==== TEXT SEGMENT ====

Migration from 6.4 to 7.0

baldy · Jul 10, 2021

Hi there,

i wanted to migrate some old Containers fron 6.4 to a fresh 7.0 PMX Cluster.
For some reason i am not able to start some old Containers becuase of cgroupsv2.

I found some documentions about how to fix it. But that seems to be not working:

Code:

cat /etc/default/grub

# If you change this file, run 'update-grub' afterwards to update
# /boot/grub/grub.cfg.
# For full documentation of the options in this file, see:
#   info -f grub -n 'Simple configuration'

GRUB_DEFAULT=0
GRUB_TIMEOUT=5
GRUB_DISTRIBUTOR="Proxmox VE"
GRUB_CMDLINE_LINUX_DEFAULT="quiet"
GRUB_CMDLINE_LINUX="systemd.unified_cgroup_hierarchy=0"

# Disable os-prober, it might add menu entries for each guest
GRUB_DISABLE_OS_PROBER=true

Code:

~# cat /etc/kernel/cmdline
systemd.unified_cgroup_hierarchy=0

After updating Grub und proxmox-boot-tool and restarting the Host I get the follwing error when i start the Container:

Code:

cgfsng_setup_limits_legacy: 2764 Bad address - Failed to set "devices.deny" to "a"
cgroup_tree_create: 808 Failed to setup legacy device limits
cgfsng_payload_create: 1171 Numerical result out of range - Failed to create container cgroup
lxc_spawn: 1644 Failed creating cgroups
__lxc_start: 2073 Failed to spawn container "103"
TASK ERROR: startup for container '103' failed

Any idea how to fix this issue?

Cheers
Daniel

t.lamprecht · Jul 11, 2021

baldy said:

Code:

cgfsng_setup_limits_legacy: 2764 Bad address - Failed to set "devices.deny" to "a"
cgroup_tree_create: 808 Failed to setup legacy device limits
cgfsng_payload_create: 1171 Numerical result out of range - Failed to create container cgroup
lxc_spawn: 1644 Failed creating cgroups
__lxc_start: 2073 Failed to spawn container "103"
TASK ERROR: startup for container '103' failed

Any idea how to fix this issue?

Can you please also share the container config here?

pct config VMID

baldy · Jul 11, 2021

Hi,

here it comes;

Code:

arch: amd64
cores: 16
hostname: blablub
memory: 16384
net0: name=eth0,bridge=vmbr0,gw=10.0.3.1,hwaddr=82:D4:B9:29:AC:1A,ip=10.0.3.76/24,type=veth
ostype: ubuntu
rootfs: local-lvm:vm-103-disk-0,size=100G
swap: 16384

Cheers

fvanlint · Jul 11, 2021

Hello, I have the same problem with all LXC containers using

Code:

systemd.unified_cgroup_hierarchy=0

.
We use docker-in-lxc and I thought it would be an easy way to avoid the cgroupv2 issue.

Example of such an LXC

Code:

pct config 150
arch: amd64
cores: 2
features: fuse=1,mknod=1,nesting=1
hostname: DDNS
memory: 256
net0: name=eth0,bridge=vmbr0,firewall=1,hwaddr=36:06:55:CA:8E:A0,ip=dhcp,ip6=dhcp,type=veth
onboot: 1
ostype: ubuntu
rootfs: tank:subvol-150-disk-0,size=30G
swap: 256
lxc.apparmor.profile: unconfined
lxc.cgroup.devices.allow: a
lxc.cap.drop:

Our error in proxmox contains exactly the same as @baldy but also a warning about apparmor (does not seem to be an actual issue).

==== RECORDED INFORMATION ====

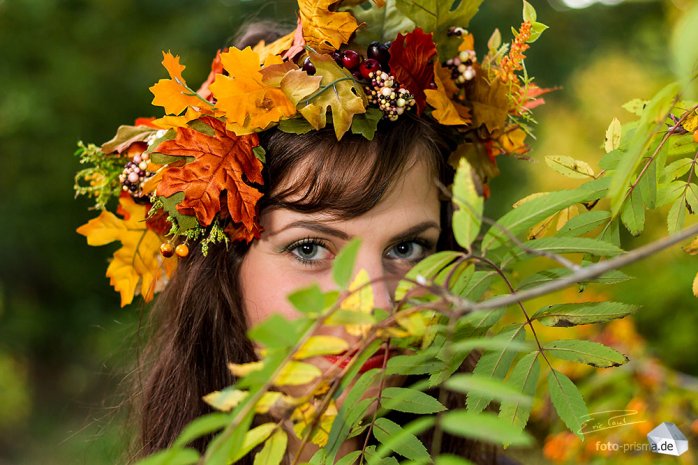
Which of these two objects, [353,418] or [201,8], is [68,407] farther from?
[353,418]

====

## WRITTEN PROBLEM A
Using the Proxmox migration thread, decide whether each statement agrees with it. Answer yes or no for each, and quote the exact words that decide it.
(i) The container that failed to start has the ID 103.
(ii) The container config that baldy shared sets 8 cores.
(iii) fvanlint believes the apparmor warning is the real cause of the problem.
## WRITTEN PROBLEM B
Quote the stretch of the Proxmox migration thread from "fvanlint · Jul" through "the cgroupv2 issue.".

## WORKED ANSWER A
(i) Yes: "TASK ERROR: startup for container '103' failed"
(ii) No: "cores: 16"
(iii) No: "does not seem to be an actual issue"

## WORKED ANSWER B
fvanlint · Jul 11, 2021

Hello, I have the same problem with all LXC containers using

Code:

systemd.unified_cgroup_hierarchy=0

.
We use docker-in-lxc and I thought it would be an easy way to avoid the cgroupv2 issue.